The pros won out that afternoon. In a matter of weeks, we (she) would receive and accept a job offer. Also within weeks, we (again, she) would become pregnant with our first child. Our first two children, as luck would have it.

Over the ensuing five and a half years, C’ville was home. The pros did not win as often as we had hoped. The job she accepted turned out not to be what was promised. My eventual employment at the University was fulfilling but ultimately short-lived. We made many acquaintances, but few genuine friends.

But our children were born there. Our older son lived his entire life there, 31 days in the University hospital. The outpouring of concern and affection in the wake of his death will always be with me. The people of Charlottesville are, with very few exceptions, good people.

I often wonder what I would have done, had we lived there a year ago. I remember the rage I felt a year ago, seeing that torch-wielding mob surrounding those students. I imagine I would have felt it even more intensely had C’ville still been our home. Still been my children’s home. I feel, in my heart, I would have been on the downtown mall that Saturday, after seeing those images. I know I would have been counseled by my parents to avoid it. Perhaps even by my wife. Or perhaps I would have gone in her stead. I don’t know. But I feel I would have gone.
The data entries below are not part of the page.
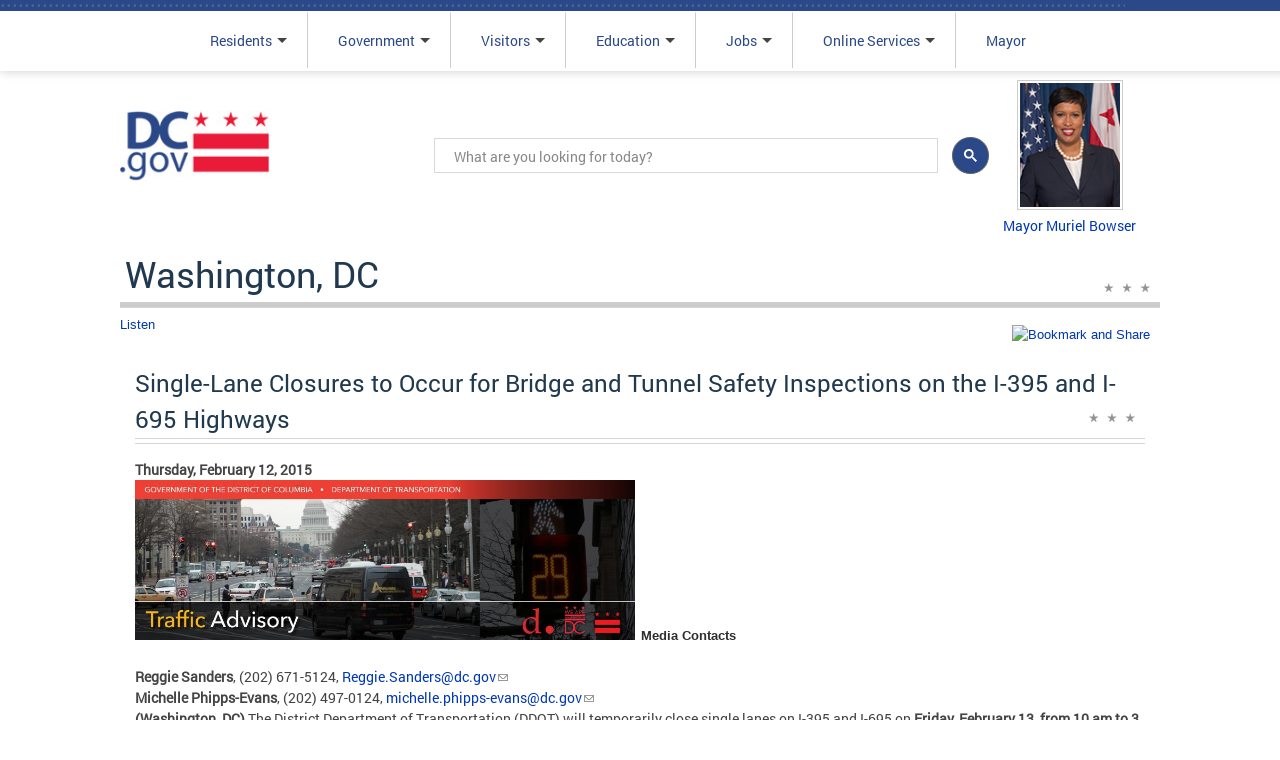

--- FILE ---
content_type: text/css
request_url: https://dc.gov/sites/all/themes/dc_home_omega/css/dc-home-omega-alpha-default-narrow.css?szii6f
body_size: 354
content:
/* This file will hold styles that are loaded using the same media query as the narrow grid. */
/* If you are using the default media queries provided by Omega, these styles will also
 *  apply to the normal and widescreen layouts. You may override these styles in the normal 
 *  and widescreen CSS files as appropriate. */

.grid-12{
	margin-left: 0;
}
/*********** MENU STYLES *********/
#zone-menu .region-menu-second{
	margin-top: -7px;
}
/*.container-24 .grid-15 {
	width: 95% !important;
}*/


/*********** BRANDING ***************************/
.dcSearchContainer{
	margin-left: 10px;
}
/*#zone-branding .grid-6{
	margin-top: 0px;
}*/

/*********** FEATURED SERVICES PANEL STYLES *********/
.pane-resource-center-views-panel-pane-5 .views-row,
.view-resource-listing-views .views-row{
	min-height: 100px;
}
.pane-resource-center-views-panel-pane-5 .views-row{
	float: left;
	clear:none;
}
.pane-resource-center-views-panel-pane-5 .views-row.views-row-odd{
	float: left;
}
.pane-resource-center-views-panel-pane-5 .views-field-field-icon .field-content,
.views-field-field-icon .field-content{
	padding: 10px;
	width: 57px;
}

/***********POPULAR TOPICS***********/
.view-display-id-panel_pane_7 .views-field-field-image{
	width: 150px;
	height: 113px;
}
.view-display-id-panel_pane_7 .views-field-field-image img{
	max-height: 113px;
	width: 150px;
}
.view-display-id-panel_pane_7 .views-row {
	width: 325px;
	float: left;
}
.view-display-id-panel_pane_7 .views-row-1{
	border-bottom: 0px;
}
.view-display-id-panel_pane_7 .views-row-2{
	clear: none;
	padding-left: 15px;
}
.view-display-id-panel_pane_7 .views-row h3 {
	clear: left;
}
.zone-branding .grid-8 {
	width: 180px!important;
}


.twitter-text {
	display: block;
}

/*************** LISTING PAGES *********************/
/************ pager *********************************/
.item-list ul li {
margin: 0 0 0.25em .5em
}

/*************** NEWSROOM *********************/
.view-display-id-panel_pane_6 .views-field-body {
    display: block;
}

.view-display-id-panel_pane_3 .views-field-body {
    display: block;
}


--- FILE ---
content_type: text/javascript
request_url: https://dc.gov/sites/all/themes/dc_home_omega/js/voc.js?szii6f
body_size: -157
content:
(function(){setTimeout(function(){var d=document,t='script',f=d.getElementsByTagName(t)[0],s=d.createElement(t);s.type='text/java'+t;s.async=true;s.src='//d2rnkf2kqy5m6h.cloudfront.net/vxc/kUZ26L84RxSdYa0RqRuEuQ/surveys.js?'+(new Date)/1;f.parentNode.insertBefore(s,f);},1);})();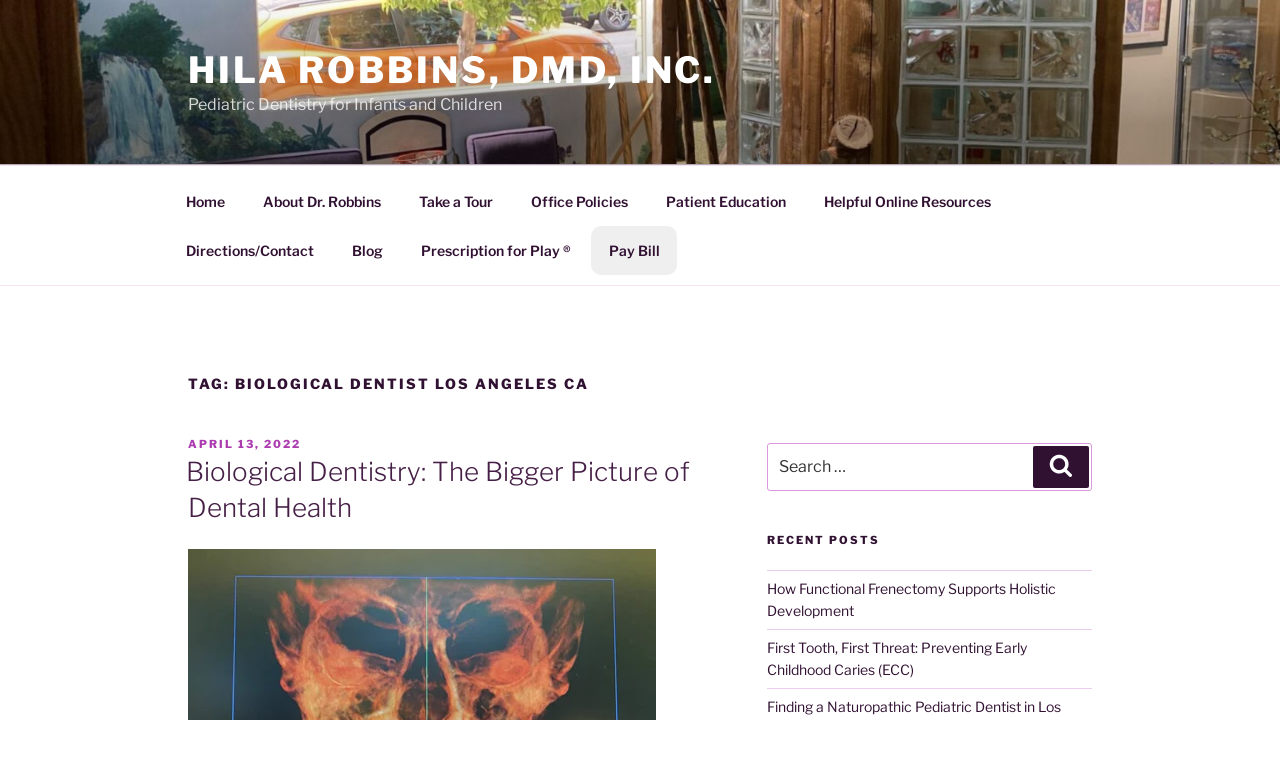

--- FILE ---
content_type: text/css
request_url: https://lakidsdentist.com/wp-content/themes/la-kids-dentist/style.css?ver=20251202
body_size: -166
content:
/* 
Theme Name:		 La Kids Dentist
Description:	 La Kids Dentist is a child theme of Twenty Seventeen
Author:			 Jake C
Template:		 twentyseventeen
Version:		 1.0.0
Text Domain:	 la-kids-dentist
*/


/*
    Add your custom styles here
*/


/* Footer widgets: 1–3 columns */
.site-footer .widget-area {
  display: flex;
  flex-wrap: nowrap;
  gap: 2rem;
}

.footer-widget-3 img {
    max-width: 167px !important;
}

.footer-widget-3 h2 {
	padding-left: 8px;
	margin-bottom: 13px;
}

.site-footer .widget-area.has-1-widgets .widget-column { flex: 1 1 100%; }
.site-footer .widget-area.has-2-widgets .widget-column { flex: 1 1 calc(50% - 1rem); }
.site-footer .widget-area.has-3-widgets .widget-column { flex: 1 1 calc(33.333% - 1.333rem); }

li.pay-bill {
    background: #efefef;
    border-radius: 10px;
}

/* Optional: ensure widgets stack on small screens */
@media (max-width: 768px) {
  .site-footer .widget-area { display: block; }
}
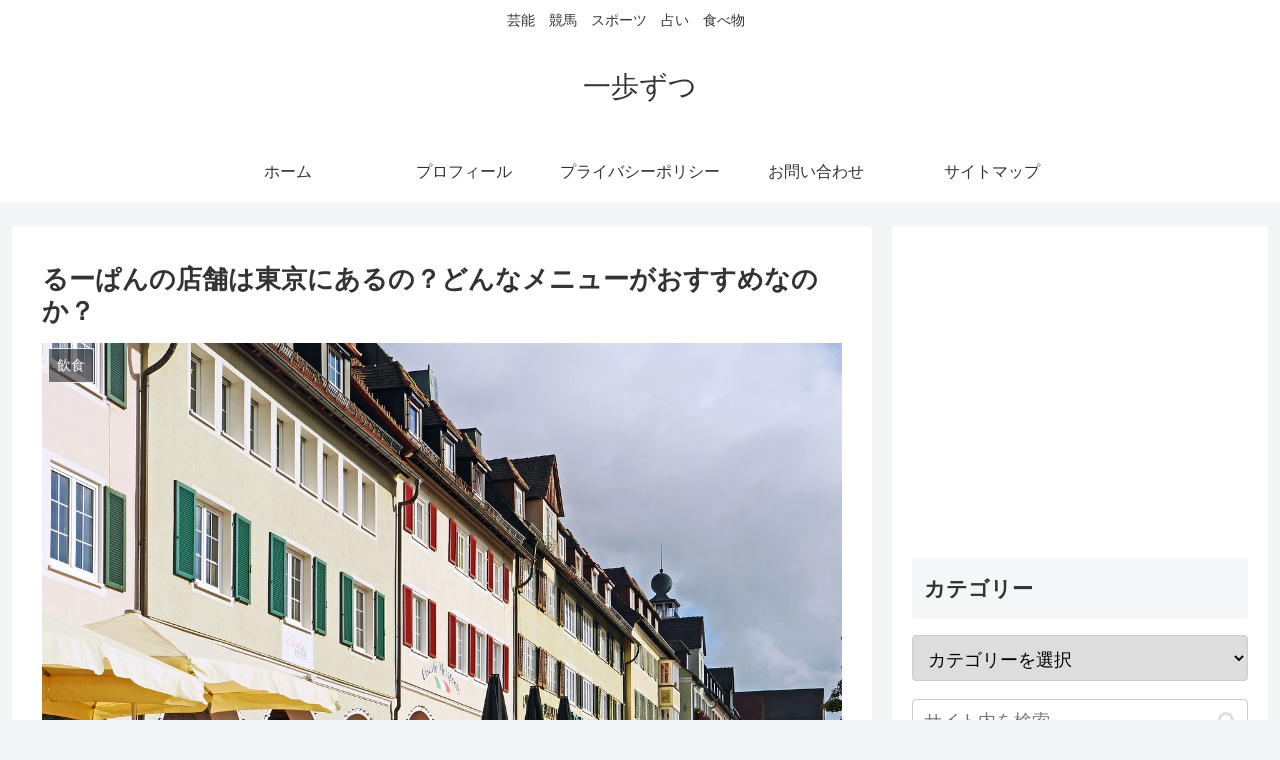

--- FILE ---
content_type: text/html; charset=utf-8
request_url: https://www.google.com/recaptcha/api2/aframe
body_size: 268
content:
<!DOCTYPE HTML><html><head><meta http-equiv="content-type" content="text/html; charset=UTF-8"></head><body><script nonce="PZlDO8FTHr2G7QGEGGPsyQ">/** Anti-fraud and anti-abuse applications only. See google.com/recaptcha */ try{var clients={'sodar':'https://pagead2.googlesyndication.com/pagead/sodar?'};window.addEventListener("message",function(a){try{if(a.source===window.parent){var b=JSON.parse(a.data);var c=clients[b['id']];if(c){var d=document.createElement('img');d.src=c+b['params']+'&rc='+(localStorage.getItem("rc::a")?sessionStorage.getItem("rc::b"):"");window.document.body.appendChild(d);sessionStorage.setItem("rc::e",parseInt(sessionStorage.getItem("rc::e")||0)+1);localStorage.setItem("rc::h",'1768901672224');}}}catch(b){}});window.parent.postMessage("_grecaptcha_ready", "*");}catch(b){}</script></body></html>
Maybe I would have been blocks away from where Heather Heyer stood. Maybe I would have been right next to her. It’s all conjecture, all unknowable.

There were many reasons my wife and I moved to Charlottesville. Over time, few of those reasons panned out. But for five years, it was home. It’s where I became a father. It’s a beautiful city, and will always be an important part of my life. I hope everyone there has a peaceful weekend.